CHAPTER III.
Sheffield had some friends residing at Chalton, a neighbouring village, with a scholar of St. Michael's, who had a small cure with a house on it. One of them, indeed, was known to Reding also, being no other than our friend White, who was going into the schools, and during the last six months had been trying to make up for the time he had wasted in the first years of his residence. Charles had lost sight of him, or nearly so, since he first knew him; and at their time of life so considerable an interval could not elapse without changes in the character for good or evil, or for both. Carlton and Charles, who were a good deal thrown together by Sheffield's frequent engagements with the Chalton party, were just turning homewards in their walk one evening when they fell in with White, who had been calling at Mr. Bolton's in Oxford, and was returning. They had not proceeded very far before they were joined by Sheffield and Mr. Barry, the curate of Chalton; and thus the party was swelled to five.
"So you are going to lose Upton?" said Barry to Reding; "a capital tutor; you can ill spare him. Who comes into his place?"
"We don't know," answered Charles; "the Principal will call up one of the Junior Fellows from the country, I believe."

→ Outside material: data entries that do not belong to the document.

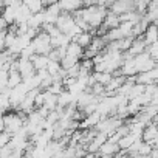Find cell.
<instances>
[{"label":"cell","mask_w":158,"mask_h":158,"mask_svg":"<svg viewBox=\"0 0 158 158\" xmlns=\"http://www.w3.org/2000/svg\"><path fill=\"white\" fill-rule=\"evenodd\" d=\"M11 138H13V135H10L8 132H2V133H0V149H2L3 146H6V144H10Z\"/></svg>","instance_id":"44dd1931"},{"label":"cell","mask_w":158,"mask_h":158,"mask_svg":"<svg viewBox=\"0 0 158 158\" xmlns=\"http://www.w3.org/2000/svg\"><path fill=\"white\" fill-rule=\"evenodd\" d=\"M74 158H77V156H74Z\"/></svg>","instance_id":"f1b7e54d"},{"label":"cell","mask_w":158,"mask_h":158,"mask_svg":"<svg viewBox=\"0 0 158 158\" xmlns=\"http://www.w3.org/2000/svg\"><path fill=\"white\" fill-rule=\"evenodd\" d=\"M19 73H20L23 81H27V79H30L36 74V68H34V65L30 59L19 57Z\"/></svg>","instance_id":"3957f363"},{"label":"cell","mask_w":158,"mask_h":158,"mask_svg":"<svg viewBox=\"0 0 158 158\" xmlns=\"http://www.w3.org/2000/svg\"><path fill=\"white\" fill-rule=\"evenodd\" d=\"M93 77H95V81H96L98 84L107 85L113 76H112L110 73H107V71H93Z\"/></svg>","instance_id":"9a60e30c"},{"label":"cell","mask_w":158,"mask_h":158,"mask_svg":"<svg viewBox=\"0 0 158 158\" xmlns=\"http://www.w3.org/2000/svg\"><path fill=\"white\" fill-rule=\"evenodd\" d=\"M155 138H158V126L152 121V123L147 124V126L144 127V130H143V141L150 143V141L155 139Z\"/></svg>","instance_id":"30bf717a"},{"label":"cell","mask_w":158,"mask_h":158,"mask_svg":"<svg viewBox=\"0 0 158 158\" xmlns=\"http://www.w3.org/2000/svg\"><path fill=\"white\" fill-rule=\"evenodd\" d=\"M30 60L33 62V65H34L36 71H39V70H47L48 62H50L48 56H44V54H34Z\"/></svg>","instance_id":"7c38bea8"},{"label":"cell","mask_w":158,"mask_h":158,"mask_svg":"<svg viewBox=\"0 0 158 158\" xmlns=\"http://www.w3.org/2000/svg\"><path fill=\"white\" fill-rule=\"evenodd\" d=\"M136 141V138L133 136V135H127V136H123V138H119V141H118V146H119V149L121 150H127L133 143Z\"/></svg>","instance_id":"e0dca14e"},{"label":"cell","mask_w":158,"mask_h":158,"mask_svg":"<svg viewBox=\"0 0 158 158\" xmlns=\"http://www.w3.org/2000/svg\"><path fill=\"white\" fill-rule=\"evenodd\" d=\"M93 37H95V36H93L90 31H82V33H79L76 37H73V42H76L77 45H81V47L85 50V48H89V45L92 44Z\"/></svg>","instance_id":"8fae6325"},{"label":"cell","mask_w":158,"mask_h":158,"mask_svg":"<svg viewBox=\"0 0 158 158\" xmlns=\"http://www.w3.org/2000/svg\"><path fill=\"white\" fill-rule=\"evenodd\" d=\"M5 132V123H3V118H0V133Z\"/></svg>","instance_id":"d4e9b609"},{"label":"cell","mask_w":158,"mask_h":158,"mask_svg":"<svg viewBox=\"0 0 158 158\" xmlns=\"http://www.w3.org/2000/svg\"><path fill=\"white\" fill-rule=\"evenodd\" d=\"M98 156H99V158H113L112 155H98Z\"/></svg>","instance_id":"83f0119b"},{"label":"cell","mask_w":158,"mask_h":158,"mask_svg":"<svg viewBox=\"0 0 158 158\" xmlns=\"http://www.w3.org/2000/svg\"><path fill=\"white\" fill-rule=\"evenodd\" d=\"M8 22L3 19V17H0V33H6L8 31Z\"/></svg>","instance_id":"7402d4cb"},{"label":"cell","mask_w":158,"mask_h":158,"mask_svg":"<svg viewBox=\"0 0 158 158\" xmlns=\"http://www.w3.org/2000/svg\"><path fill=\"white\" fill-rule=\"evenodd\" d=\"M57 3H59L62 13H71V14H73L74 11L84 8L82 0H59Z\"/></svg>","instance_id":"5b68a950"},{"label":"cell","mask_w":158,"mask_h":158,"mask_svg":"<svg viewBox=\"0 0 158 158\" xmlns=\"http://www.w3.org/2000/svg\"><path fill=\"white\" fill-rule=\"evenodd\" d=\"M119 150H121V149H119L118 143H113V141L107 139V141L101 146V149H99L98 155H112V156H113V155H116Z\"/></svg>","instance_id":"9c48e42d"},{"label":"cell","mask_w":158,"mask_h":158,"mask_svg":"<svg viewBox=\"0 0 158 158\" xmlns=\"http://www.w3.org/2000/svg\"><path fill=\"white\" fill-rule=\"evenodd\" d=\"M116 133L119 135V138L130 135V126H129L127 123H126V124H123V126H119V127H118V130H116Z\"/></svg>","instance_id":"ffe728a7"},{"label":"cell","mask_w":158,"mask_h":158,"mask_svg":"<svg viewBox=\"0 0 158 158\" xmlns=\"http://www.w3.org/2000/svg\"><path fill=\"white\" fill-rule=\"evenodd\" d=\"M14 2H16V0H3V5H5V6H11Z\"/></svg>","instance_id":"484cf974"},{"label":"cell","mask_w":158,"mask_h":158,"mask_svg":"<svg viewBox=\"0 0 158 158\" xmlns=\"http://www.w3.org/2000/svg\"><path fill=\"white\" fill-rule=\"evenodd\" d=\"M23 82V79L20 76L19 71H8V87L13 90L14 87H17L19 84Z\"/></svg>","instance_id":"5bb4252c"},{"label":"cell","mask_w":158,"mask_h":158,"mask_svg":"<svg viewBox=\"0 0 158 158\" xmlns=\"http://www.w3.org/2000/svg\"><path fill=\"white\" fill-rule=\"evenodd\" d=\"M3 123H5V132H8L10 135H16L20 129L25 127V123L17 112H6L3 115Z\"/></svg>","instance_id":"6da1fadb"},{"label":"cell","mask_w":158,"mask_h":158,"mask_svg":"<svg viewBox=\"0 0 158 158\" xmlns=\"http://www.w3.org/2000/svg\"><path fill=\"white\" fill-rule=\"evenodd\" d=\"M135 10V2L133 0H116V2L110 6V11L121 16V14H126L129 11Z\"/></svg>","instance_id":"277c9868"},{"label":"cell","mask_w":158,"mask_h":158,"mask_svg":"<svg viewBox=\"0 0 158 158\" xmlns=\"http://www.w3.org/2000/svg\"><path fill=\"white\" fill-rule=\"evenodd\" d=\"M16 40H17V34L8 31L6 36H5V45H6V48H11V47L16 44Z\"/></svg>","instance_id":"ac0fdd59"},{"label":"cell","mask_w":158,"mask_h":158,"mask_svg":"<svg viewBox=\"0 0 158 158\" xmlns=\"http://www.w3.org/2000/svg\"><path fill=\"white\" fill-rule=\"evenodd\" d=\"M6 33H0V51H5L6 50V45H5V36H6Z\"/></svg>","instance_id":"603a6c76"},{"label":"cell","mask_w":158,"mask_h":158,"mask_svg":"<svg viewBox=\"0 0 158 158\" xmlns=\"http://www.w3.org/2000/svg\"><path fill=\"white\" fill-rule=\"evenodd\" d=\"M77 62H79V59H76V57H73V56H70V54H65V56L60 59L59 64H60V67L67 71V70H70L71 67H74Z\"/></svg>","instance_id":"2e32d148"},{"label":"cell","mask_w":158,"mask_h":158,"mask_svg":"<svg viewBox=\"0 0 158 158\" xmlns=\"http://www.w3.org/2000/svg\"><path fill=\"white\" fill-rule=\"evenodd\" d=\"M143 39H144V42H146V45H147V47H149V45H152L153 42H156V40H158V27H156L155 23H150V25H149V28L144 31Z\"/></svg>","instance_id":"ba28073f"},{"label":"cell","mask_w":158,"mask_h":158,"mask_svg":"<svg viewBox=\"0 0 158 158\" xmlns=\"http://www.w3.org/2000/svg\"><path fill=\"white\" fill-rule=\"evenodd\" d=\"M144 51H147V45H146V42H144L143 36H139V37L133 39V42H132L130 48L127 50V53H129L132 57H135V56H138V54H141V53H144Z\"/></svg>","instance_id":"8992f818"},{"label":"cell","mask_w":158,"mask_h":158,"mask_svg":"<svg viewBox=\"0 0 158 158\" xmlns=\"http://www.w3.org/2000/svg\"><path fill=\"white\" fill-rule=\"evenodd\" d=\"M31 45L36 51V54H44V56H48V53L53 50V45H51V37L40 31L33 40H31Z\"/></svg>","instance_id":"7a4b0ae2"},{"label":"cell","mask_w":158,"mask_h":158,"mask_svg":"<svg viewBox=\"0 0 158 158\" xmlns=\"http://www.w3.org/2000/svg\"><path fill=\"white\" fill-rule=\"evenodd\" d=\"M3 13H5V5H3L2 2H0V17L3 16Z\"/></svg>","instance_id":"4316f807"},{"label":"cell","mask_w":158,"mask_h":158,"mask_svg":"<svg viewBox=\"0 0 158 158\" xmlns=\"http://www.w3.org/2000/svg\"><path fill=\"white\" fill-rule=\"evenodd\" d=\"M67 54H70V56H73V57H76V59L81 60V59L84 57V48H82L81 45H77L76 42L71 40V42L67 45Z\"/></svg>","instance_id":"4fadbf2b"},{"label":"cell","mask_w":158,"mask_h":158,"mask_svg":"<svg viewBox=\"0 0 158 158\" xmlns=\"http://www.w3.org/2000/svg\"><path fill=\"white\" fill-rule=\"evenodd\" d=\"M152 146L149 144V143H146V141H143V144H141V147H139V152H138V155H141V156H149L150 153H152Z\"/></svg>","instance_id":"d6986e66"},{"label":"cell","mask_w":158,"mask_h":158,"mask_svg":"<svg viewBox=\"0 0 158 158\" xmlns=\"http://www.w3.org/2000/svg\"><path fill=\"white\" fill-rule=\"evenodd\" d=\"M119 16L118 14H115V13H112L110 10L107 11V14H106V19H104V22H102V28H106L107 31L109 30H113V28H118L119 27Z\"/></svg>","instance_id":"52a82bcc"},{"label":"cell","mask_w":158,"mask_h":158,"mask_svg":"<svg viewBox=\"0 0 158 158\" xmlns=\"http://www.w3.org/2000/svg\"><path fill=\"white\" fill-rule=\"evenodd\" d=\"M98 158H99V156H98Z\"/></svg>","instance_id":"f546056e"},{"label":"cell","mask_w":158,"mask_h":158,"mask_svg":"<svg viewBox=\"0 0 158 158\" xmlns=\"http://www.w3.org/2000/svg\"><path fill=\"white\" fill-rule=\"evenodd\" d=\"M40 2H42V6H44V8H48L50 5H54V3H57L59 0H40Z\"/></svg>","instance_id":"cb8c5ba5"}]
</instances>
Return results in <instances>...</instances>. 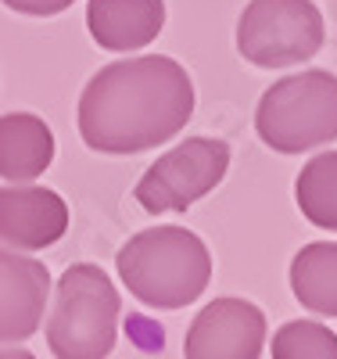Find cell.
<instances>
[{
  "label": "cell",
  "mask_w": 337,
  "mask_h": 359,
  "mask_svg": "<svg viewBox=\"0 0 337 359\" xmlns=\"http://www.w3.org/2000/svg\"><path fill=\"white\" fill-rule=\"evenodd\" d=\"M118 277L151 309H183L208 287L212 255L194 230L155 226L118 248Z\"/></svg>",
  "instance_id": "obj_2"
},
{
  "label": "cell",
  "mask_w": 337,
  "mask_h": 359,
  "mask_svg": "<svg viewBox=\"0 0 337 359\" xmlns=\"http://www.w3.org/2000/svg\"><path fill=\"white\" fill-rule=\"evenodd\" d=\"M11 11H22V15H36V18H47V15H61L69 11L76 0H4Z\"/></svg>",
  "instance_id": "obj_15"
},
{
  "label": "cell",
  "mask_w": 337,
  "mask_h": 359,
  "mask_svg": "<svg viewBox=\"0 0 337 359\" xmlns=\"http://www.w3.org/2000/svg\"><path fill=\"white\" fill-rule=\"evenodd\" d=\"M230 169V144L216 137H191L165 151L151 165L140 184H137V201L144 212L162 216V212H187V208L216 191Z\"/></svg>",
  "instance_id": "obj_6"
},
{
  "label": "cell",
  "mask_w": 337,
  "mask_h": 359,
  "mask_svg": "<svg viewBox=\"0 0 337 359\" xmlns=\"http://www.w3.org/2000/svg\"><path fill=\"white\" fill-rule=\"evenodd\" d=\"M294 198L301 216L319 230H337V151H323L309 158L298 172Z\"/></svg>",
  "instance_id": "obj_13"
},
{
  "label": "cell",
  "mask_w": 337,
  "mask_h": 359,
  "mask_svg": "<svg viewBox=\"0 0 337 359\" xmlns=\"http://www.w3.org/2000/svg\"><path fill=\"white\" fill-rule=\"evenodd\" d=\"M255 130L280 155L337 140V76L309 69L273 83L259 101Z\"/></svg>",
  "instance_id": "obj_4"
},
{
  "label": "cell",
  "mask_w": 337,
  "mask_h": 359,
  "mask_svg": "<svg viewBox=\"0 0 337 359\" xmlns=\"http://www.w3.org/2000/svg\"><path fill=\"white\" fill-rule=\"evenodd\" d=\"M165 0H90L86 29L104 50H140L162 33Z\"/></svg>",
  "instance_id": "obj_10"
},
{
  "label": "cell",
  "mask_w": 337,
  "mask_h": 359,
  "mask_svg": "<svg viewBox=\"0 0 337 359\" xmlns=\"http://www.w3.org/2000/svg\"><path fill=\"white\" fill-rule=\"evenodd\" d=\"M194 115V83L165 54L104 65L86 83L76 123L101 155H137L176 137Z\"/></svg>",
  "instance_id": "obj_1"
},
{
  "label": "cell",
  "mask_w": 337,
  "mask_h": 359,
  "mask_svg": "<svg viewBox=\"0 0 337 359\" xmlns=\"http://www.w3.org/2000/svg\"><path fill=\"white\" fill-rule=\"evenodd\" d=\"M47 294L50 273L40 259L0 248V345H15L36 334Z\"/></svg>",
  "instance_id": "obj_9"
},
{
  "label": "cell",
  "mask_w": 337,
  "mask_h": 359,
  "mask_svg": "<svg viewBox=\"0 0 337 359\" xmlns=\"http://www.w3.org/2000/svg\"><path fill=\"white\" fill-rule=\"evenodd\" d=\"M266 345V313L248 298H216L187 331V359H259Z\"/></svg>",
  "instance_id": "obj_7"
},
{
  "label": "cell",
  "mask_w": 337,
  "mask_h": 359,
  "mask_svg": "<svg viewBox=\"0 0 337 359\" xmlns=\"http://www.w3.org/2000/svg\"><path fill=\"white\" fill-rule=\"evenodd\" d=\"M273 359H337V334L316 320H291L273 334Z\"/></svg>",
  "instance_id": "obj_14"
},
{
  "label": "cell",
  "mask_w": 337,
  "mask_h": 359,
  "mask_svg": "<svg viewBox=\"0 0 337 359\" xmlns=\"http://www.w3.org/2000/svg\"><path fill=\"white\" fill-rule=\"evenodd\" d=\"M69 230V205L50 187H0V241L18 252L57 245Z\"/></svg>",
  "instance_id": "obj_8"
},
{
  "label": "cell",
  "mask_w": 337,
  "mask_h": 359,
  "mask_svg": "<svg viewBox=\"0 0 337 359\" xmlns=\"http://www.w3.org/2000/svg\"><path fill=\"white\" fill-rule=\"evenodd\" d=\"M118 291L101 266H69L57 277L54 309L47 316L54 359H108L118 338Z\"/></svg>",
  "instance_id": "obj_3"
},
{
  "label": "cell",
  "mask_w": 337,
  "mask_h": 359,
  "mask_svg": "<svg viewBox=\"0 0 337 359\" xmlns=\"http://www.w3.org/2000/svg\"><path fill=\"white\" fill-rule=\"evenodd\" d=\"M294 298L316 316H337V241L305 245L291 262Z\"/></svg>",
  "instance_id": "obj_12"
},
{
  "label": "cell",
  "mask_w": 337,
  "mask_h": 359,
  "mask_svg": "<svg viewBox=\"0 0 337 359\" xmlns=\"http://www.w3.org/2000/svg\"><path fill=\"white\" fill-rule=\"evenodd\" d=\"M54 162V133L33 111L0 115V176L29 184Z\"/></svg>",
  "instance_id": "obj_11"
},
{
  "label": "cell",
  "mask_w": 337,
  "mask_h": 359,
  "mask_svg": "<svg viewBox=\"0 0 337 359\" xmlns=\"http://www.w3.org/2000/svg\"><path fill=\"white\" fill-rule=\"evenodd\" d=\"M0 359H36L29 348H0Z\"/></svg>",
  "instance_id": "obj_16"
},
{
  "label": "cell",
  "mask_w": 337,
  "mask_h": 359,
  "mask_svg": "<svg viewBox=\"0 0 337 359\" xmlns=\"http://www.w3.org/2000/svg\"><path fill=\"white\" fill-rule=\"evenodd\" d=\"M323 47V15L312 0H252L237 22V50L259 69H280Z\"/></svg>",
  "instance_id": "obj_5"
}]
</instances>
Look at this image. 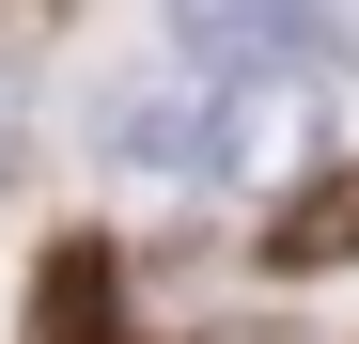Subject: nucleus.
Listing matches in <instances>:
<instances>
[{
	"label": "nucleus",
	"instance_id": "1",
	"mask_svg": "<svg viewBox=\"0 0 359 344\" xmlns=\"http://www.w3.org/2000/svg\"><path fill=\"white\" fill-rule=\"evenodd\" d=\"M172 63H203V79H328V63H359V0H172Z\"/></svg>",
	"mask_w": 359,
	"mask_h": 344
},
{
	"label": "nucleus",
	"instance_id": "2",
	"mask_svg": "<svg viewBox=\"0 0 359 344\" xmlns=\"http://www.w3.org/2000/svg\"><path fill=\"white\" fill-rule=\"evenodd\" d=\"M79 141H94V172H126V188H172V172L203 188V157H219V79H203V63H141V79H109V94L79 110Z\"/></svg>",
	"mask_w": 359,
	"mask_h": 344
},
{
	"label": "nucleus",
	"instance_id": "3",
	"mask_svg": "<svg viewBox=\"0 0 359 344\" xmlns=\"http://www.w3.org/2000/svg\"><path fill=\"white\" fill-rule=\"evenodd\" d=\"M32 344H126V266H109L94 235H47V266H32Z\"/></svg>",
	"mask_w": 359,
	"mask_h": 344
},
{
	"label": "nucleus",
	"instance_id": "4",
	"mask_svg": "<svg viewBox=\"0 0 359 344\" xmlns=\"http://www.w3.org/2000/svg\"><path fill=\"white\" fill-rule=\"evenodd\" d=\"M266 266H281V282H313V266H359V172H313V188L266 219Z\"/></svg>",
	"mask_w": 359,
	"mask_h": 344
},
{
	"label": "nucleus",
	"instance_id": "5",
	"mask_svg": "<svg viewBox=\"0 0 359 344\" xmlns=\"http://www.w3.org/2000/svg\"><path fill=\"white\" fill-rule=\"evenodd\" d=\"M0 172H16V63H0Z\"/></svg>",
	"mask_w": 359,
	"mask_h": 344
}]
</instances>
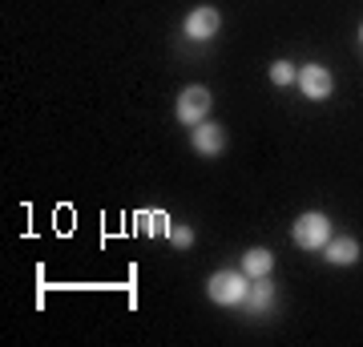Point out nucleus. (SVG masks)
I'll return each mask as SVG.
<instances>
[{
  "label": "nucleus",
  "instance_id": "obj_3",
  "mask_svg": "<svg viewBox=\"0 0 363 347\" xmlns=\"http://www.w3.org/2000/svg\"><path fill=\"white\" fill-rule=\"evenodd\" d=\"M210 105H214V97H210L206 85H186V89L178 93V105H174V114H178L182 126H198V121H206Z\"/></svg>",
  "mask_w": 363,
  "mask_h": 347
},
{
  "label": "nucleus",
  "instance_id": "obj_10",
  "mask_svg": "<svg viewBox=\"0 0 363 347\" xmlns=\"http://www.w3.org/2000/svg\"><path fill=\"white\" fill-rule=\"evenodd\" d=\"M138 226H142V234L169 231V214H157V210H138Z\"/></svg>",
  "mask_w": 363,
  "mask_h": 347
},
{
  "label": "nucleus",
  "instance_id": "obj_13",
  "mask_svg": "<svg viewBox=\"0 0 363 347\" xmlns=\"http://www.w3.org/2000/svg\"><path fill=\"white\" fill-rule=\"evenodd\" d=\"M359 40H363V25H359Z\"/></svg>",
  "mask_w": 363,
  "mask_h": 347
},
{
  "label": "nucleus",
  "instance_id": "obj_6",
  "mask_svg": "<svg viewBox=\"0 0 363 347\" xmlns=\"http://www.w3.org/2000/svg\"><path fill=\"white\" fill-rule=\"evenodd\" d=\"M190 145H194L202 158H214V154H222L226 133H222V126H214V121H198V126L190 129Z\"/></svg>",
  "mask_w": 363,
  "mask_h": 347
},
{
  "label": "nucleus",
  "instance_id": "obj_1",
  "mask_svg": "<svg viewBox=\"0 0 363 347\" xmlns=\"http://www.w3.org/2000/svg\"><path fill=\"white\" fill-rule=\"evenodd\" d=\"M247 270H214L206 283V295L210 303H218V307H238V303H247Z\"/></svg>",
  "mask_w": 363,
  "mask_h": 347
},
{
  "label": "nucleus",
  "instance_id": "obj_9",
  "mask_svg": "<svg viewBox=\"0 0 363 347\" xmlns=\"http://www.w3.org/2000/svg\"><path fill=\"white\" fill-rule=\"evenodd\" d=\"M274 267V255L267 250V246H250L247 255H242V270H247L250 279H262V275H271Z\"/></svg>",
  "mask_w": 363,
  "mask_h": 347
},
{
  "label": "nucleus",
  "instance_id": "obj_8",
  "mask_svg": "<svg viewBox=\"0 0 363 347\" xmlns=\"http://www.w3.org/2000/svg\"><path fill=\"white\" fill-rule=\"evenodd\" d=\"M271 303H274V283H271V275H262V279H255V287L247 291V303H242V307L255 311V315H262Z\"/></svg>",
  "mask_w": 363,
  "mask_h": 347
},
{
  "label": "nucleus",
  "instance_id": "obj_12",
  "mask_svg": "<svg viewBox=\"0 0 363 347\" xmlns=\"http://www.w3.org/2000/svg\"><path fill=\"white\" fill-rule=\"evenodd\" d=\"M169 243H174V246H182V250H186V246H190V243H194V231H190V226H169Z\"/></svg>",
  "mask_w": 363,
  "mask_h": 347
},
{
  "label": "nucleus",
  "instance_id": "obj_7",
  "mask_svg": "<svg viewBox=\"0 0 363 347\" xmlns=\"http://www.w3.org/2000/svg\"><path fill=\"white\" fill-rule=\"evenodd\" d=\"M323 255L331 267H351L355 258H359V238H351V234H339V238H331V243L323 246Z\"/></svg>",
  "mask_w": 363,
  "mask_h": 347
},
{
  "label": "nucleus",
  "instance_id": "obj_2",
  "mask_svg": "<svg viewBox=\"0 0 363 347\" xmlns=\"http://www.w3.org/2000/svg\"><path fill=\"white\" fill-rule=\"evenodd\" d=\"M295 246L298 250H323L331 243V219H327L323 210H307V214H298L295 219Z\"/></svg>",
  "mask_w": 363,
  "mask_h": 347
},
{
  "label": "nucleus",
  "instance_id": "obj_4",
  "mask_svg": "<svg viewBox=\"0 0 363 347\" xmlns=\"http://www.w3.org/2000/svg\"><path fill=\"white\" fill-rule=\"evenodd\" d=\"M298 89H303V97H311V101H327L331 89H335V77H331V69H323V65H303L298 69Z\"/></svg>",
  "mask_w": 363,
  "mask_h": 347
},
{
  "label": "nucleus",
  "instance_id": "obj_11",
  "mask_svg": "<svg viewBox=\"0 0 363 347\" xmlns=\"http://www.w3.org/2000/svg\"><path fill=\"white\" fill-rule=\"evenodd\" d=\"M271 81L274 85H298V69L291 61H274L271 65Z\"/></svg>",
  "mask_w": 363,
  "mask_h": 347
},
{
  "label": "nucleus",
  "instance_id": "obj_5",
  "mask_svg": "<svg viewBox=\"0 0 363 347\" xmlns=\"http://www.w3.org/2000/svg\"><path fill=\"white\" fill-rule=\"evenodd\" d=\"M218 28H222V16H218V9H210V4H202V9H194V13L186 16V37L190 40L218 37Z\"/></svg>",
  "mask_w": 363,
  "mask_h": 347
}]
</instances>
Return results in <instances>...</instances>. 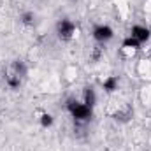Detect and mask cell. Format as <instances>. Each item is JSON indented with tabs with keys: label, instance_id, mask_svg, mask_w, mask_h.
Wrapping results in <instances>:
<instances>
[{
	"label": "cell",
	"instance_id": "1",
	"mask_svg": "<svg viewBox=\"0 0 151 151\" xmlns=\"http://www.w3.org/2000/svg\"><path fill=\"white\" fill-rule=\"evenodd\" d=\"M65 109L69 111V114L72 116V119L76 121V125H84L91 119L93 114V107H88L86 104H83L77 99H69L65 104Z\"/></svg>",
	"mask_w": 151,
	"mask_h": 151
},
{
	"label": "cell",
	"instance_id": "2",
	"mask_svg": "<svg viewBox=\"0 0 151 151\" xmlns=\"http://www.w3.org/2000/svg\"><path fill=\"white\" fill-rule=\"evenodd\" d=\"M76 23L72 19H69V18H62L58 23H56V35L60 40H63V42H69V40H72L76 35Z\"/></svg>",
	"mask_w": 151,
	"mask_h": 151
},
{
	"label": "cell",
	"instance_id": "3",
	"mask_svg": "<svg viewBox=\"0 0 151 151\" xmlns=\"http://www.w3.org/2000/svg\"><path fill=\"white\" fill-rule=\"evenodd\" d=\"M91 37L97 44H107L109 40H113L114 37V30L106 25V23H100V25H95L93 30H91Z\"/></svg>",
	"mask_w": 151,
	"mask_h": 151
},
{
	"label": "cell",
	"instance_id": "4",
	"mask_svg": "<svg viewBox=\"0 0 151 151\" xmlns=\"http://www.w3.org/2000/svg\"><path fill=\"white\" fill-rule=\"evenodd\" d=\"M139 49H141V44H139L137 40H134L132 37H127L123 40L121 47H119V55H121L125 60H132V58L137 55Z\"/></svg>",
	"mask_w": 151,
	"mask_h": 151
},
{
	"label": "cell",
	"instance_id": "5",
	"mask_svg": "<svg viewBox=\"0 0 151 151\" xmlns=\"http://www.w3.org/2000/svg\"><path fill=\"white\" fill-rule=\"evenodd\" d=\"M4 79H5V84H7V88H11V90H18V88H21V84H23V76L19 74L12 65H9L7 67V70H5V74H4Z\"/></svg>",
	"mask_w": 151,
	"mask_h": 151
},
{
	"label": "cell",
	"instance_id": "6",
	"mask_svg": "<svg viewBox=\"0 0 151 151\" xmlns=\"http://www.w3.org/2000/svg\"><path fill=\"white\" fill-rule=\"evenodd\" d=\"M128 37H132L134 40H137L141 46L142 44H146L151 37V30L148 27H144V25H134L132 28H130V34H128Z\"/></svg>",
	"mask_w": 151,
	"mask_h": 151
},
{
	"label": "cell",
	"instance_id": "7",
	"mask_svg": "<svg viewBox=\"0 0 151 151\" xmlns=\"http://www.w3.org/2000/svg\"><path fill=\"white\" fill-rule=\"evenodd\" d=\"M118 88H119V79L116 77V76H107V77H104V81H102V90L106 91V93H116L118 91Z\"/></svg>",
	"mask_w": 151,
	"mask_h": 151
},
{
	"label": "cell",
	"instance_id": "8",
	"mask_svg": "<svg viewBox=\"0 0 151 151\" xmlns=\"http://www.w3.org/2000/svg\"><path fill=\"white\" fill-rule=\"evenodd\" d=\"M81 102L86 104L88 107H95V104H97V93H95V90L93 88H84Z\"/></svg>",
	"mask_w": 151,
	"mask_h": 151
},
{
	"label": "cell",
	"instance_id": "9",
	"mask_svg": "<svg viewBox=\"0 0 151 151\" xmlns=\"http://www.w3.org/2000/svg\"><path fill=\"white\" fill-rule=\"evenodd\" d=\"M137 74L141 76V77L151 79V58L141 60V62L137 63Z\"/></svg>",
	"mask_w": 151,
	"mask_h": 151
},
{
	"label": "cell",
	"instance_id": "10",
	"mask_svg": "<svg viewBox=\"0 0 151 151\" xmlns=\"http://www.w3.org/2000/svg\"><path fill=\"white\" fill-rule=\"evenodd\" d=\"M19 21H21L25 27H34V23H35V14H34L32 11H23L21 16H19Z\"/></svg>",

"Oh, but you won't get a man like Upton," said Carlton; "he knew his subject so thoroughly. His lecture in the Agricola, I've heard your men say, might have been published. It was a masterly, minute running comment on the text, quite exhausting it."
"Yes, it was his forte," said Charles; "yet he never loaded his lectures; everything he said had a meaning, and was wanted."
"He has got a capital living," said Barry; "a substantial modern house, and by the rail only an hour from London."
"And 500l. a year," said White; "Mr. Bolton went over the living, and told me so. It's in my future neighbourhood; a very beautiful country, and a number of good families round about."
"They say he's going to marry the Dean of Selsey's daughter," said Barry; "do you know the family? Miss Juliet, the thirteenth, a very pretty girl."